ろ過方式として、ろ過能力にたけているドライ式ろ過、ドライボールについて説明していこう。
今回、ヤフオクにドライボールを出品した事により、複数の方から質問があったのでこちらにブログを緊急UPする事にした。
少々簡素に要点をUPする形で、画像も必要最低限での更新なので、
普段私のFC2ブログを見てる方には少々違和感があるかもしれないが、
FC2にはまた折りを見て、画像をふんだんに使い詳しくUPするのでお待ちいただきたい。
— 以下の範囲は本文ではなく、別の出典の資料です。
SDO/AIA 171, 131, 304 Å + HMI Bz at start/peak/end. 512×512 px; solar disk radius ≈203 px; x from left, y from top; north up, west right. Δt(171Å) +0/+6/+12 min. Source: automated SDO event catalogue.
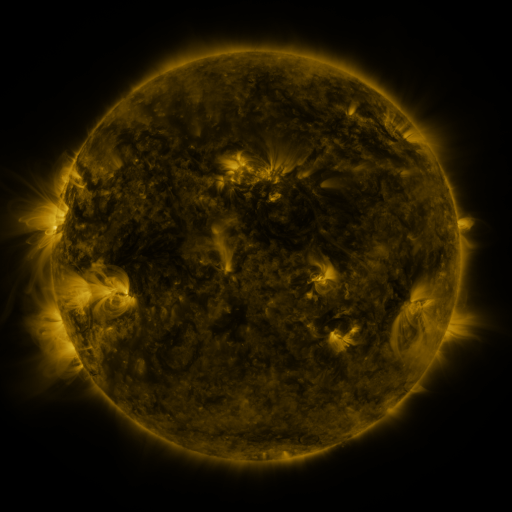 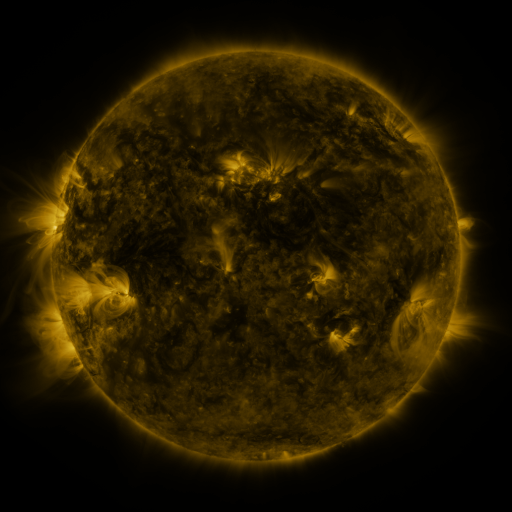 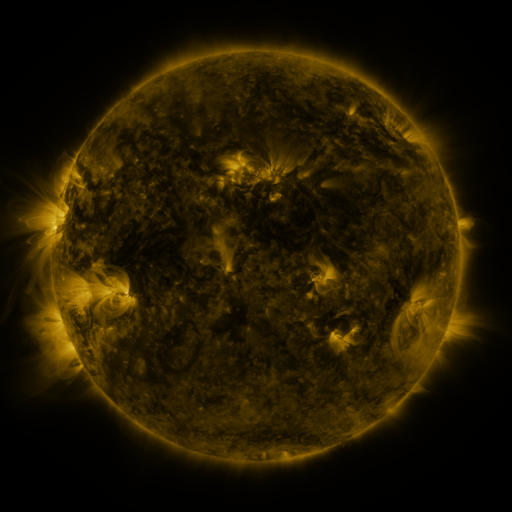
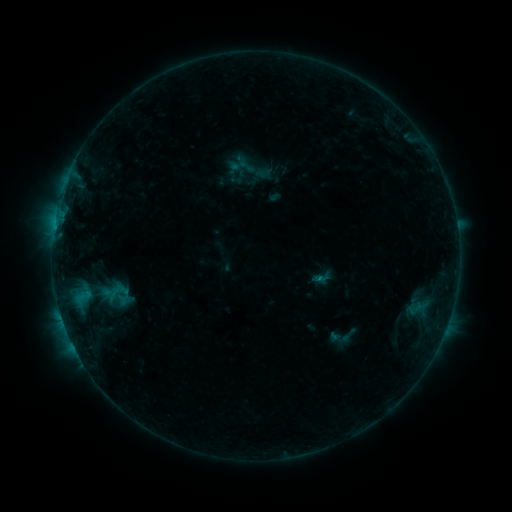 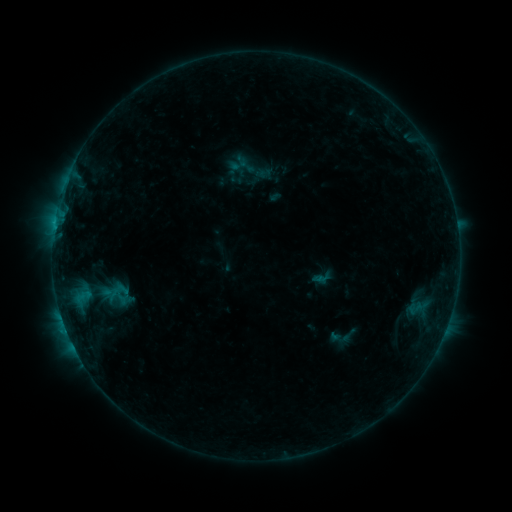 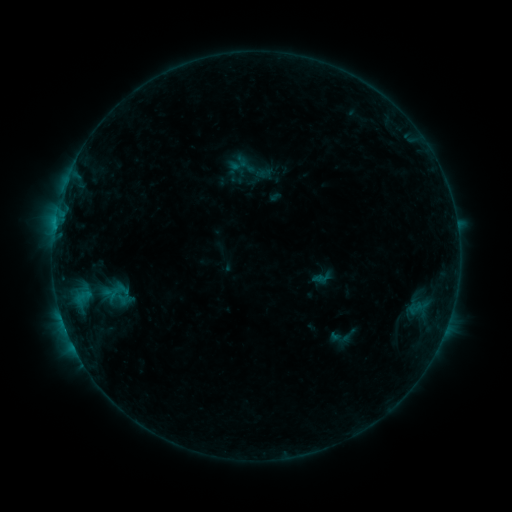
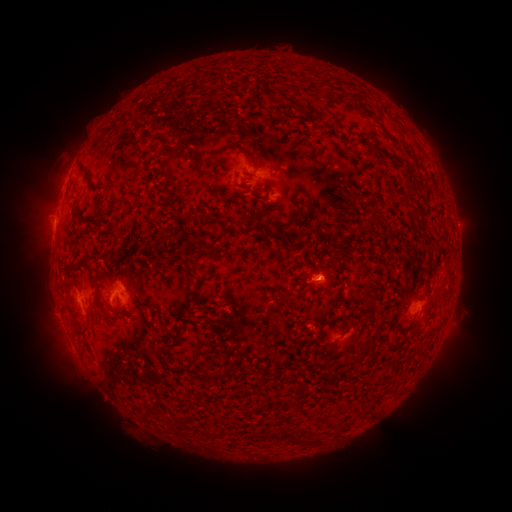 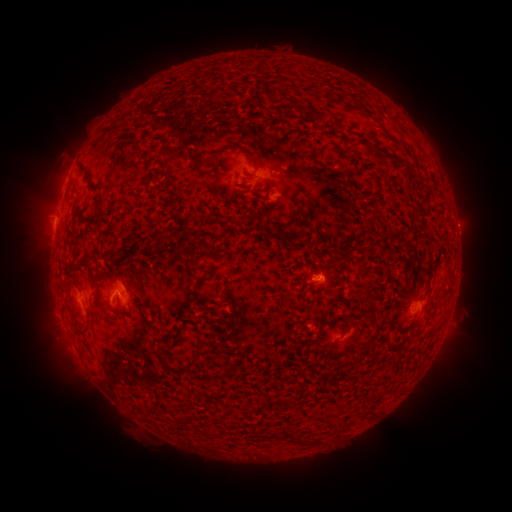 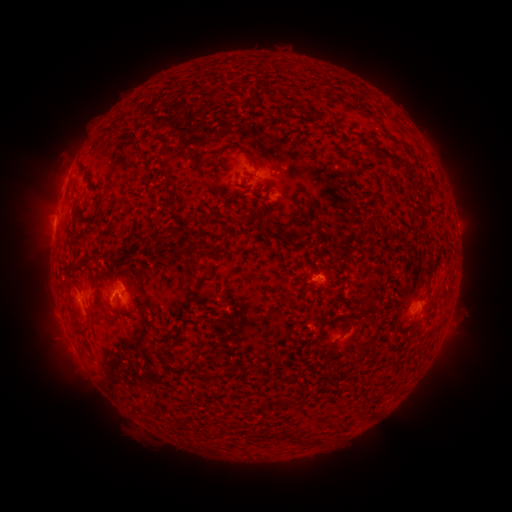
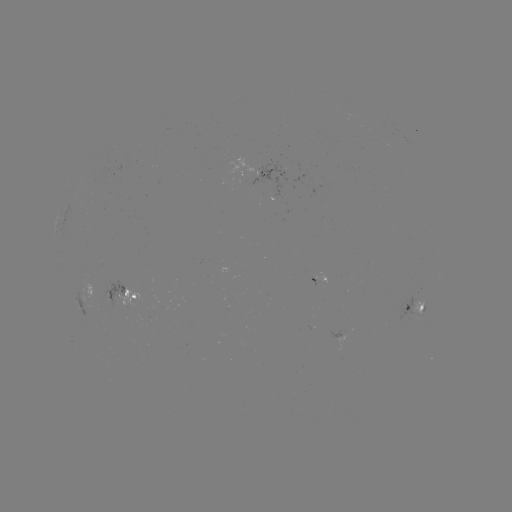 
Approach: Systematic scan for B5.9 flare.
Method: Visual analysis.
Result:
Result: B5.9 flare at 66,326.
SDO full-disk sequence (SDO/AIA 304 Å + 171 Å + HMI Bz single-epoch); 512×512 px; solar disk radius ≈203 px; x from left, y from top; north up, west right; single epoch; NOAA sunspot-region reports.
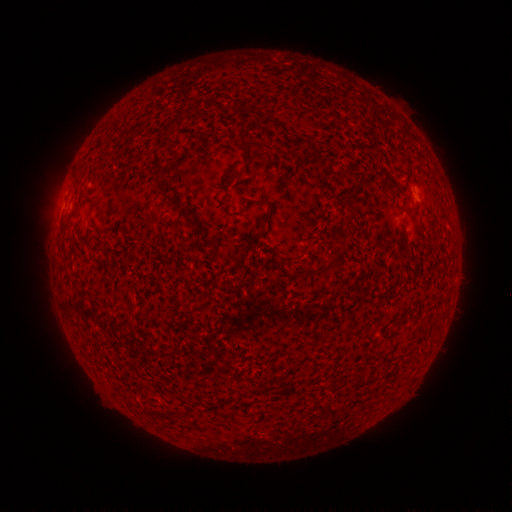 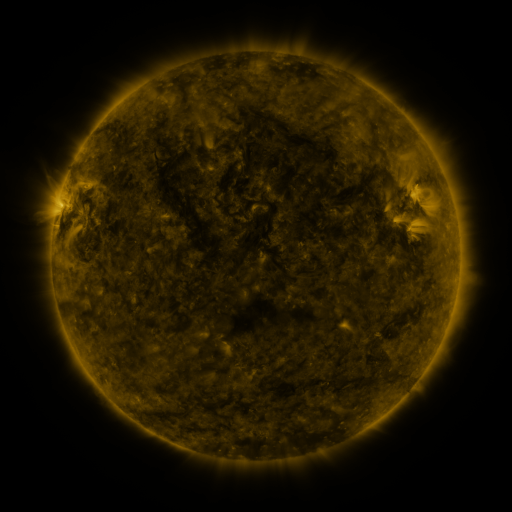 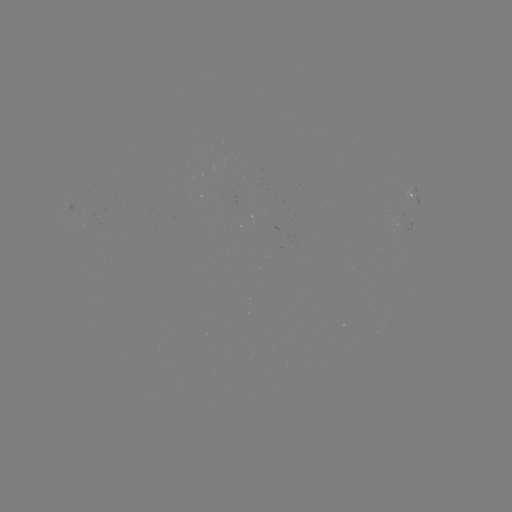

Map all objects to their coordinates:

ヤフオクや他から飛んできて初めての人は、かなり長く感じるかもしれないが、
言葉足らずで語弊や誤解を与えてしまったものとなっては本末転倒と考え、出来るだけ詳しく説明し正しく理解していただきたいという、私の意図をご理解いただきたい。
まずはドライボール。

各メーカーから様々な形、大きさのものが発売されている。
形状や流体力学などを応用して研究開発されたメーカーの物は良いのかもしれないが、値段の差ほど性能に差があるかは判らない。
ひどい言い方をすれば、本当に研究したり他のメーカーの物と比較実験したのかどうか、我々消費者には判断も出来ないし、
個人的にはどれも性能に差が出るとは思えないので、さほどメーカーなどは気にしなくても良いかと思う。
メーカーや形状にこだわらなくても、ドライボールを使った「ドライろ過方式」自体が優れているので、どのメーカーを使っても一定以上の効果は出るだろうと私自身は考える。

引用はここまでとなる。